Turkey’s Central Bank Sells Record 118 Tonnes of Gold

Apr 8, 2026 | Commodities 🇹🇷 Turkey | Polyminute News | No comments
Turkey’s Central Bank Sells Record 118 Tonnes of Gold

Turkey’s central bank has liquidated or swapped more than 118 tonnes of gold reserves in just two weeks—the largest drawdown since at least 2013—while selling $26 billion in foreign currency to defend the lira and markets amid surging energy prices and capital flight from the Iran conflict. Net international reserves have already fallen $35 billion since the war began.

Turkey’s central bank has executed the most aggressive reserve drawdown in over a decade. Gold holdings fell 49.3 tonnes in the week to 26 March and another 69.1 tonnes the following week, taking the stock to 702.5 tonnes. Bankers’ calculations show roughly 48 tonnes outright sold and 73 tonnes used in gold-backed lira/forex swaps over the fortnight.

The trigger is clear: the 28 February Israel-US strike on Iran triggered immediate market volatility, energy price spikes, and heavy capital outflows. The central bank responded with $26 billion in forex sales plus gold operations to inject liquidity and cap lira depreciation. A concurrent ~10% drop in global gold prices shaved a further $8 billion off the value of remaining holdings, amplifying the headline reserve decline to $18 billion in the first reported week alone. Gross forex reserves rose $5.8 billion last week (likely from swap inflows), yet total reserves still dropped $12.2 billion to $177.5 billion. Net reserves are down $35 billion since hostilities began.

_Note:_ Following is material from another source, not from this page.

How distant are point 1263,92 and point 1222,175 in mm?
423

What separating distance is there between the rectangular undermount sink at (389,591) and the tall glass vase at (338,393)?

Governor Fatih Karahan explicitly defended the strategy as “proactive, flexible, and controlled” ahead of London investor meetings. The central bank declined to comment on the underlying calculations. The moves mark a decisive shift from Turkey’s multi-year policy of gold accumulation to active deployment of the reserve buffer under geopolitical stress.

01

First-Order Effects

Obvious, immediate impacts
  • Immediate liquidity injection into Turkish banking system via gold sales and swaps, temporarily stabilising TRY and short-term funding rates.
  • Direct addition of ~48 tonnes physical gold supply to global market, contributing to the observed 10% price drop.
  • $26 billion forex sales and $35 billion net reserve loss signal accelerated capital outflow management since 28 February.
  • Total reserves fall to $177.5 billion reduces the central bank’s immediate buffer against further external shocks.
  • Lira volatility capped in the short term, but at the explicit cost of reserve quality.
02

Second-Order Effects

Cross-sector · cross-geography · time-lagged
  • Domestic dollarisation accelerates as households and corporates observe the central bank itself liquidating gold, reinforcing preference for hard assets over TRY deposits.
  • Higher energy import bill from sustained oil/gas prices feeds directly into Turkey’s current-account deficit, forcing further reserve usage or rate hikes later in 2026.
  • Regional EM central banks quietly reassess gold’s role in their own portfolios after watching Ankara deploy its buffer aggressively.
  • London and Zurich bullion desks see one-off margin boost from Turkish physical flows, but counterparty risk premia on gold swaps with Turkish banks widen.
  • Short-term relief in Turkish credit spreads reverses if investors reprice the depleted reserve cushion ahead of May local elections or rating reviews.
03

Alpha Layer — Opportunities

Trades · strategic positioning · business impacts
  • Consensus narrative that “geopolitical risk is gold-positive” is already being falsified by EM central-bank selling; the next leg of any war de-escalation could trigger an outsized gold price washout as more reserve managers follow Turkey’s lead.
  • Turkey’s rapid shift from gold hoarder to active seller marks the end of the post-2018 reserve-rebuilding cycle and opens a multi-quarter window for structurally higher Turkish local-currency yields—creating an asymmetric long opportunity in TRY bonds once the initial panic subsides.
  • Persistent reserve depletion raises the probability of an eventual IMF-style programme or capital controls by late 2026; markets are currently pricing only temporary liquidity stress, not regime change.
  • Gold’s safe-haven premium is being repriced in real time: physical buying in Asia and the Middle East may diverge sharply from Western ETF flows that are still reacting to the war headline rather than actual supply/demand mechanics.
  • Long-term structural winner: non-Turkish energy exporters and gold producers with low geopolitical beta; the clearest underpriced trade is short-term long energy volatility versus short gold futures once the current selling wave exhausts itself.